程式扎記: [Python 文章收集] multiprocessing 模塊介紹

Source From Here
Preface
multiprocessing 套件是 Python 中的多進程管理包。它與 threading.Thread 類似，可以利用 multiprocessing.Process 對象來創建一個進程。該進程可以允許放在 Python 程序內部編寫的函數中。該 Process 對象與 Thread 對象的用法相同，擁有 is_alive()、join([timeout])、run()、start()、terminate() 等方法。屬性有：authkey、daemon（要通過 start() 設置）、exitcode (進程在運行時為 None、如果為 –N，表示被信號N結束）、name、pid。此外 multiprocessing 套件中也有 Lock/Event/Semaphore/Condition 類，用來同步進程，其用法也與 threading 包中的同名類一樣。multiprocessing 的很大一部份與 threading 使用同一套 API，只不過換到了多進程的情境。

這個模塊表示像線程一樣管理進程，這個是 multiprocessing 的核心，它與 threading 很相似，對多核 CPU 的利用率會比 threading 好的多。看一下 Process 類的構造方法：

view plaincopy to clipboardprint?
class multiprocessing.Process(group=None, target=None, name=None, args=(), kwargs={})  

參數說明：

group：進程所屬組。基本不用
target：表示調用對象。
args：表示調用對象的位置參數元組。
name：別名
kwargs：表示調用對象的字典。

創建進程的簡單實例：
- test.py

view plaincopy to clipboardprint?
#!/usr/bin/env python  
#coding=utf-8  
import multiprocessing  
  
def do(n) :  
  # Obtain the name of current process  
  name = multiprocessing.current_process().name  
  print name,'starting'  
  print "worker ", n  
  return  
  
if __name__ == '__main__' :  
  numList = []  
  for i in xrange(5) :  
    p = multiprocessing.Process(target=do, args=(i,))  
    numList.append(p)  
    p.start()  
    p.join()  
    print "Process end."  

執行結果：

# ./test.py
Process-1 starting
worker 0
Process end.
Process-2 starting
worker 1
Process end.
Process-3 starting
worker 2
Process end.
Process-4 starting
worker 3
Process end.
Process-5 starting
worker 4
Process end.

創建子進程時，只需要傳入一個執行函數和函數的參數，創建一個 Process 實例，並用其 start() 方法啟動，這樣創建進程比 fork() 還要簡單。join() 方法表示等待子進程結束以後再繼續往下運行，通常用於進程間的同步。
注意：

在 Windows 上要想使用進程模塊，就必須把有關進程的代碼寫在當前 .py 文件的 if __name__ == '__main__' :語句的下面，才能正常使用Windows下的進程模塊。Unix/Linux下則不需要。

Pool 類
在使用 Python 進行系統管理時，特別是同時操作多個文件目錄或者遠程控制多台主機，並行操作可以節約大量的時間。如果操作的對像數目不大時，還可以直接使用 Process 類動態的生成多個進程，十幾個還好，但是如果上百個甚至更多，那手動去限制進程數量就顯得特別的繁瑣，此時進程池就派上用場了。Pool 類可以提供指定數量的進程供用戶調用，當有新的請求提交到 Pool 中時，如果池還沒有滿，就會創建一個新的進程來執行請求。如果池滿，請求就會告知先等待，直到池中有進程結束，才會創建新的進程來執行這些請求。下面介紹一下 multiprocessing 模塊下的 Pool 類下的幾個方法.

apply()

view plaincopy to clipboardprint?
apply(func[, args[, kwds]])  

該函數用於傳遞不定參數，主進程會被阻塞直到函數執行結束（不建議使用，並且 3.x 以後不在出現）。

apply_async()

view plaincopy to clipboardprint?
apply_async(func[, args[, kwds[, callback]]])  

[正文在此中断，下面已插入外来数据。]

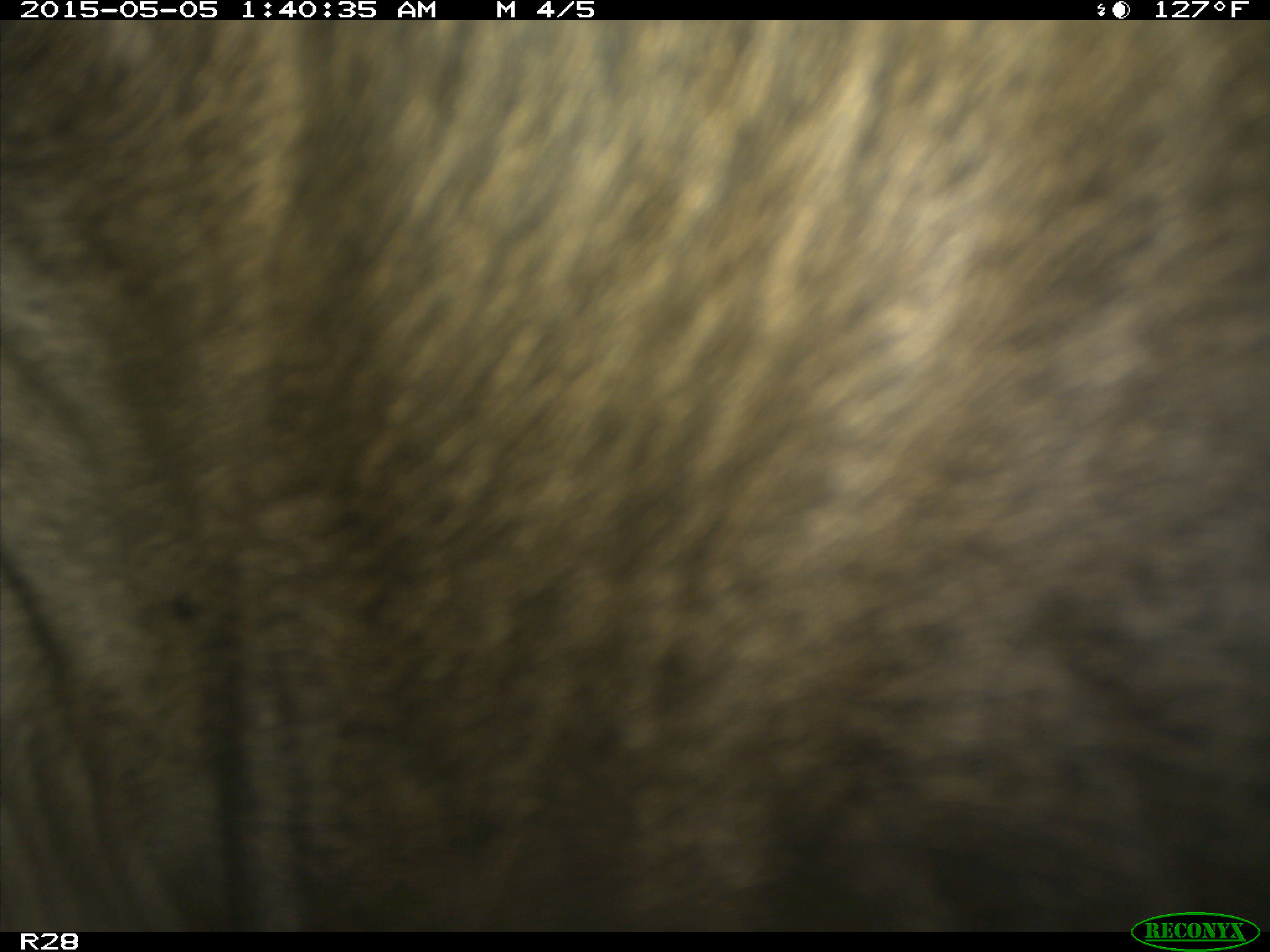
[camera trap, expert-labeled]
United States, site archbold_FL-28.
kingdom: Animalia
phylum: Chordata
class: Mammalia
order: Artiodactyla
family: Bovidae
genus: Bos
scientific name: Bos taurus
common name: domestic cow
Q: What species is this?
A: Bos taurus (domestic cow).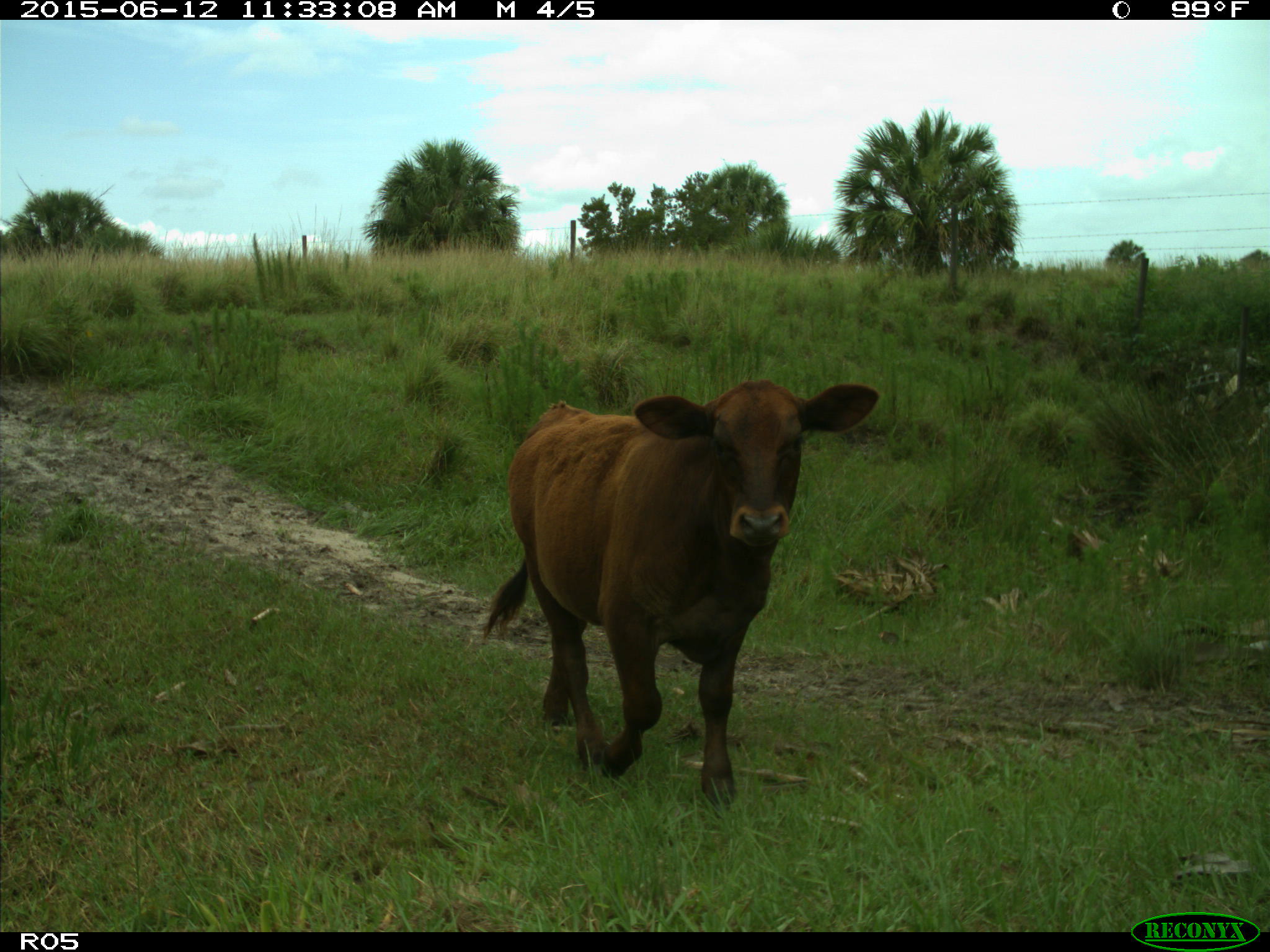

與 apply 用法一樣，但它是非阻塞且支持結果返回進行回調。

map()

view plaincopy to clipboardprint?
map(func, iterable[, chunksize])  

Pool 類中的 map 方法，與內置的 map 函數用法行為基本一致，它會使進程阻塞直到返回結果。注意，雖然第二個參數是一個迭代器，但在實際使用中，必須在整個隊列都就緒後，程序才會運行子進程。

map_async

view plaincopy to clipboardprint?
map_async(func, iterable[, chunksize[, callback]])  

A variant of the map() method which returns a result object.

If callback is specified then it should be a callable which accepts a single argument. When the result becomes ready callback is applied to it (unless the call failed). callback should complete immediately since otherwise the thread which handles the results will get blocked.

close()
關閉進程池（pool），使其不在接受新的任務。

terminate()
結束工作進程，不在處理未處理的任務。

join()
主進程阻塞等待子進程的退出，join 方法必須在 close 或 terminate 之後使用。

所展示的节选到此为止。